Source passage:

══════

Surprisingly, those two are the only men hanging out at the Palace. PUGGY!!! blinks a couple of times, then shrugs and returns to Penis Castle. Retrieving all of his purchased and pilfered paints from the vault, he foists them off on Ivanov so the guy can get started on his masterpiece. Unfortunately, though Ivanov is able to paint a vast array of colors — including red — with only blue, yellow, black, and white paints, his talent is sadly, sadly lacking. In fact, Ivanov’s style is identical to the horrendous pre-Suikoden IV artwork of Junko Kawano. Plus, he included Camille and Leknaat in his half-finished mural. What’s up with that? I’m seriously doubting his “Milich kidnapped me and made me his love slave because of my amazing painting talent!!!!!!!” sob story even more now.

══════

Supplied information:
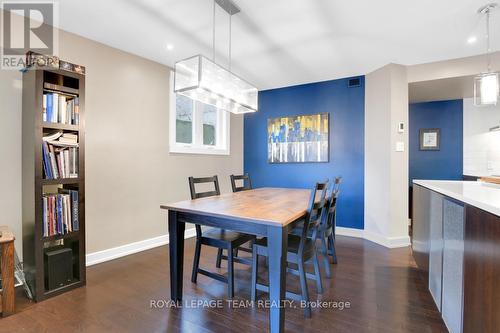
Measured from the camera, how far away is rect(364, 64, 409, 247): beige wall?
3.42 meters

══════

Prompt A: From the Suikoden recap, echo the words from "Surprisingly, those two" up to and including "even more now.".
Prompt B: In the Suikoden recap, whose artwork is Ivanov's style said to be identical to?
Prompt C: Go on with the Suikoden recap from its last sentence.

Result A:
Surprisingly, those two are the only men hanging out at the Palace. PUGGY!!! blinks a couple of times, then shrugs and returns to Penis Castle. Retrieving all of his purchased and pilfered paints from the vault, he foists them off on Ivanov so the guy can get started on his masterpiece. Unfortunately, though Ivanov is able to paint a vast array of colors — including red — with only blue, yellow, black, and white paints, his talent is sadly, sadly lacking. In fact, Ivanov’s style is identical to the horrendous pre-Suikoden IV artwork of Junko Kawano. Plus, he included Camille and Leknaat in his half-finished mural. What’s up with that? I’m seriously doubting his “Milich kidnapped me and made me his love slave because of my amazing painting talent!!!!!!!” sob story even more now.

Result B: The pre-Suikoden IV artwork of Junko Kawano.

Result C:
Disgusted, PUGGY!!! heads downstairs and teleports to Antei for his final recruit of this recap. At the entrance to the city, he finds the underage Qlon, who practically pees himself now that PUGGY!!! has liberated them all from the evil French names of the Flower General. In fact, Qlon is so indebted to PUGGY!!! for the most essential favor of restoring the town’s God damn name, he decides that he will give PUGGY!!! a favor in return. He admits that his only talent is announcing the name of the town, and immediately follows this with the statement that he’s just going to mosey on over to Penis Castle. I think we all see where this is going.
Indeed, as soon as PUGGY!!! teleports back to the castle and visits Qlon at the front entrance, the boy says, and I quote, “This is Penis Castle. I feel so good.” I’m not shitting you here.
There isn’t really anything I can say to follow that, so it’s time to draw this recap to a close. Next time, PUGGY!!! finds out what happens when Dad gets home. Will he get grounded? Stay tuned for Part 9!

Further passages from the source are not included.